DIRECTIVE:
Only the lines from the one containing "Given this photo, which" through the final line of the material below should be output, exactly as they stand.
------------------------------
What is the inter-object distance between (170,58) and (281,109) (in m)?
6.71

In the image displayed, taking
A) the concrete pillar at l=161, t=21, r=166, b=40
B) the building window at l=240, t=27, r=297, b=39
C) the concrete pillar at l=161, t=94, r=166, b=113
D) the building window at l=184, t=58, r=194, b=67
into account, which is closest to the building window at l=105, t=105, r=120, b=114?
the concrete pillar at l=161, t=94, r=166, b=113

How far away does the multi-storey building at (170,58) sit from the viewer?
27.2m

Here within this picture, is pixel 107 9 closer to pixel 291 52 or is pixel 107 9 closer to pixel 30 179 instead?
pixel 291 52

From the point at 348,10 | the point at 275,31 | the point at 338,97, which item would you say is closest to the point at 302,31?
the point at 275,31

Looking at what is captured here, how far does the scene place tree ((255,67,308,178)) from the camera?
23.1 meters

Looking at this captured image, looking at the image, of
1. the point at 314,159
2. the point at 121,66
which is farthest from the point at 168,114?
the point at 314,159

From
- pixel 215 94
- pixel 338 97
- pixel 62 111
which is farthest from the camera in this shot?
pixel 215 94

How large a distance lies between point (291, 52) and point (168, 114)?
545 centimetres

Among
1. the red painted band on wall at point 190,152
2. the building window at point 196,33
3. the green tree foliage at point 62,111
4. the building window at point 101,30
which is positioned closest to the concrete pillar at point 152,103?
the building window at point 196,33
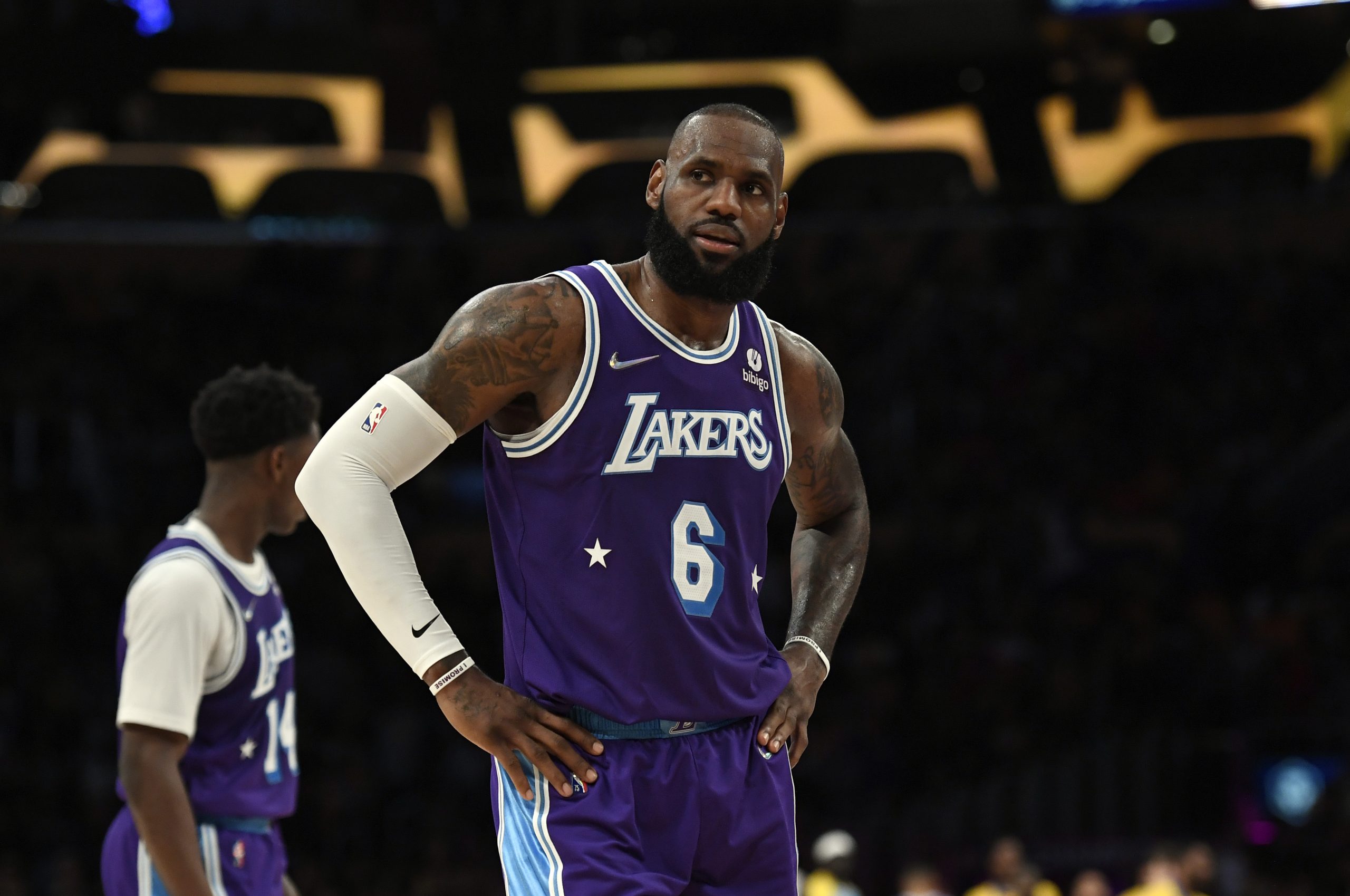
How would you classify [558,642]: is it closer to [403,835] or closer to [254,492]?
[254,492]

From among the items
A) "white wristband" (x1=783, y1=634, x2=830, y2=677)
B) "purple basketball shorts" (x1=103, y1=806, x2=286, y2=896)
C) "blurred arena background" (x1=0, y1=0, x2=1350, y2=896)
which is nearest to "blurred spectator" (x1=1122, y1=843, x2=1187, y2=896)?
"blurred arena background" (x1=0, y1=0, x2=1350, y2=896)

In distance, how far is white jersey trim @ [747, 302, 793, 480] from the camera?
3270 millimetres

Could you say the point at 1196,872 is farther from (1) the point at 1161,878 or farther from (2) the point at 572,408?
(2) the point at 572,408

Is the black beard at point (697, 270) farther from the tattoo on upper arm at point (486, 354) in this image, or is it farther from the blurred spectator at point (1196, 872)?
→ the blurred spectator at point (1196, 872)

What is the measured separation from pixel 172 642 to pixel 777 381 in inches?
64.4

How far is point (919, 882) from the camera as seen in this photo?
1002 centimetres

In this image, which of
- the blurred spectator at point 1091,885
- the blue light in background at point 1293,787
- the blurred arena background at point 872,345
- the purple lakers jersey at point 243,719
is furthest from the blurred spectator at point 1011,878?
the purple lakers jersey at point 243,719

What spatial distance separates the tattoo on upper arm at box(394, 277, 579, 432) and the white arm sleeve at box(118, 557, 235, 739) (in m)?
1.20

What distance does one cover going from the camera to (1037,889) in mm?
10273

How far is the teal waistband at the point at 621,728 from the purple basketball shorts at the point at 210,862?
4.21ft

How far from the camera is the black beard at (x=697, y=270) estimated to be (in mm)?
3113

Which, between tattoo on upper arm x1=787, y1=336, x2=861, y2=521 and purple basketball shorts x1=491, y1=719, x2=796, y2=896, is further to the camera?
tattoo on upper arm x1=787, y1=336, x2=861, y2=521

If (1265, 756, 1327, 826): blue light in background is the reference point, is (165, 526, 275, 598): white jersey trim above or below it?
above

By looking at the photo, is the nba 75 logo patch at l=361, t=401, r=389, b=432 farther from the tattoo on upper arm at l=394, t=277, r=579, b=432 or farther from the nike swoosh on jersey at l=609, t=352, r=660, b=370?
the nike swoosh on jersey at l=609, t=352, r=660, b=370
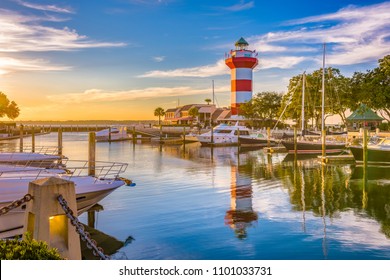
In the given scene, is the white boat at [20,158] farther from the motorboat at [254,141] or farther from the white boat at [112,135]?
the white boat at [112,135]

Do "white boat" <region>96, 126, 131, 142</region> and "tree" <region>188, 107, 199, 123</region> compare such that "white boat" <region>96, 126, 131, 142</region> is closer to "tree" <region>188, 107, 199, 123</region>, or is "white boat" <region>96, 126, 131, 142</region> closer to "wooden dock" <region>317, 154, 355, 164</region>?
"tree" <region>188, 107, 199, 123</region>

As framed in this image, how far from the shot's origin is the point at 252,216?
12836 millimetres

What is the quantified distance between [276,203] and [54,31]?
9173 millimetres

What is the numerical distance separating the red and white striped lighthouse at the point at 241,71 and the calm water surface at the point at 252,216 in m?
40.8

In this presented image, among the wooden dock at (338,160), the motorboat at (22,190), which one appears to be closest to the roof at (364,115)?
the wooden dock at (338,160)

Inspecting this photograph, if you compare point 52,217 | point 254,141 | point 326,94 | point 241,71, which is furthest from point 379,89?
point 52,217

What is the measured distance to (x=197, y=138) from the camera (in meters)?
50.3

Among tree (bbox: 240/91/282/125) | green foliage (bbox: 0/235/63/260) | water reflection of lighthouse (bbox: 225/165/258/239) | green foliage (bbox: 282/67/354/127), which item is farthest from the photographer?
tree (bbox: 240/91/282/125)

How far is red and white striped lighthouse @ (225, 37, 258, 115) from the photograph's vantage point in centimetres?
6203

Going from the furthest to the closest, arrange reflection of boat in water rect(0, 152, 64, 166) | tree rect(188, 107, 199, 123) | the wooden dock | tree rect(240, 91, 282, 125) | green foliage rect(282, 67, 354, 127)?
tree rect(188, 107, 199, 123) → tree rect(240, 91, 282, 125) → green foliage rect(282, 67, 354, 127) → the wooden dock → reflection of boat in water rect(0, 152, 64, 166)

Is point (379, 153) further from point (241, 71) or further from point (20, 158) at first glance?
point (241, 71)

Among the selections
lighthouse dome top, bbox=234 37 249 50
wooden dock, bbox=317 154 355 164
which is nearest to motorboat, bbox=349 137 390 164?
wooden dock, bbox=317 154 355 164

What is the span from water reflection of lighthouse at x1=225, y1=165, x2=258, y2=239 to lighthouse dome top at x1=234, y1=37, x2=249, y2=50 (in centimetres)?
4641
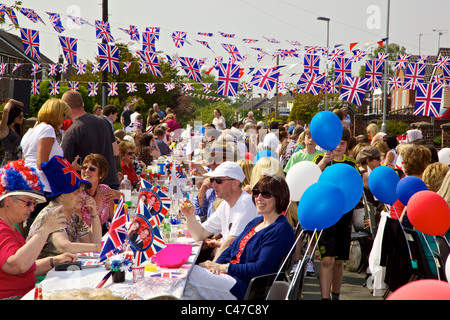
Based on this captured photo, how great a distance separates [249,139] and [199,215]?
283 inches

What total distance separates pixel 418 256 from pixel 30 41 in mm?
10512

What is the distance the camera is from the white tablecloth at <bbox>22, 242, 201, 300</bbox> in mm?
Result: 3152

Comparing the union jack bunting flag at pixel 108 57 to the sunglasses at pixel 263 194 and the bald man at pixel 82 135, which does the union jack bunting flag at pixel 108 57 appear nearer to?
the bald man at pixel 82 135

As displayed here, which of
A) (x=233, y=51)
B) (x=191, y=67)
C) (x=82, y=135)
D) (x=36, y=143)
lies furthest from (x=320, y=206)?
(x=191, y=67)

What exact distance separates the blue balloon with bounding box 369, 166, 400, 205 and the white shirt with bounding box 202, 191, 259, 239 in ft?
3.97

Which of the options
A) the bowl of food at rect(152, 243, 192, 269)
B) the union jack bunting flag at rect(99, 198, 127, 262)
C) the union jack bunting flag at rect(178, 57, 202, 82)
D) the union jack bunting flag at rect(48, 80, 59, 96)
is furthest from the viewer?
the union jack bunting flag at rect(48, 80, 59, 96)

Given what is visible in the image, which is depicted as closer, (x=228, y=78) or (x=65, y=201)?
(x=65, y=201)

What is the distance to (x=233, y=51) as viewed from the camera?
15328mm

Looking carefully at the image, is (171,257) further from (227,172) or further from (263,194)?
(227,172)

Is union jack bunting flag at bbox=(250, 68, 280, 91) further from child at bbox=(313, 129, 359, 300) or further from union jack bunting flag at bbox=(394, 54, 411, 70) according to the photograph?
child at bbox=(313, 129, 359, 300)

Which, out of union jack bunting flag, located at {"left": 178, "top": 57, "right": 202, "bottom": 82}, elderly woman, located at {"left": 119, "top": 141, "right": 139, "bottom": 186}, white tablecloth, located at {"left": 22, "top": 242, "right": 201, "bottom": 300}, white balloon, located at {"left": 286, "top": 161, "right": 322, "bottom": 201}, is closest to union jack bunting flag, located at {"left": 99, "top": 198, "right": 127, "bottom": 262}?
white tablecloth, located at {"left": 22, "top": 242, "right": 201, "bottom": 300}
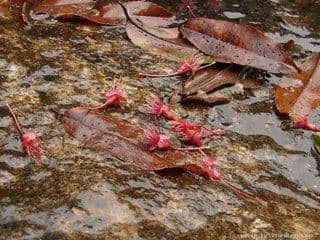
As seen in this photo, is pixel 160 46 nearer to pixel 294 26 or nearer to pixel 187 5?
pixel 187 5

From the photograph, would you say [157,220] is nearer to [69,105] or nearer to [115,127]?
[115,127]

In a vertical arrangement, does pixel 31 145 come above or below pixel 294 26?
below

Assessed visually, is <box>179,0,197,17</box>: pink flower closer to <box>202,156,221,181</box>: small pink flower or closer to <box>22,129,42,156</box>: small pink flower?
<box>202,156,221,181</box>: small pink flower

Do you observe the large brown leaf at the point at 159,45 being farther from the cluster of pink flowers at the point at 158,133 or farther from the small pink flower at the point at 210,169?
the small pink flower at the point at 210,169

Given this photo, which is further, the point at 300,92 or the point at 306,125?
the point at 300,92

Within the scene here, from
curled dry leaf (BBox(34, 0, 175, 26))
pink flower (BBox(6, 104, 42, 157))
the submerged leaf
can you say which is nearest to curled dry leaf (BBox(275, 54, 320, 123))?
the submerged leaf

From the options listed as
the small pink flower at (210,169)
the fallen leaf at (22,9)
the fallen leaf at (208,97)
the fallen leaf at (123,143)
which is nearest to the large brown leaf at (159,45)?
the fallen leaf at (208,97)

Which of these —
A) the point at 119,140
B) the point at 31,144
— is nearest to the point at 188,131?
the point at 119,140

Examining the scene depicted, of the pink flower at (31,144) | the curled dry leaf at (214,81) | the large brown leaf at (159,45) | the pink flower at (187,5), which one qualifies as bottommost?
the pink flower at (31,144)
------------------------------
WRITTEN SOLUTION:
Given this photo, which is further, the point at 300,92 or the point at 306,125?
the point at 300,92

Within the scene here, from
curled dry leaf (BBox(34, 0, 175, 26))
pink flower (BBox(6, 104, 42, 157))
the submerged leaf
can you say which is nearest to curled dry leaf (BBox(275, 54, 320, 123))?
the submerged leaf

From the options listed as
the small pink flower at (210,169)
the fallen leaf at (22,9)
the fallen leaf at (208,97)
the fallen leaf at (123,143)
which is nearest to the large brown leaf at (159,45)?
the fallen leaf at (208,97)

Which of these —
A) the point at 119,140
B) the point at 31,144
— is nearest to the point at 188,131?
the point at 119,140

Examining the scene depicted, of the pink flower at (31,144) | the curled dry leaf at (214,81) | the large brown leaf at (159,45) | the pink flower at (187,5), which one qualifies as bottommost?
the pink flower at (31,144)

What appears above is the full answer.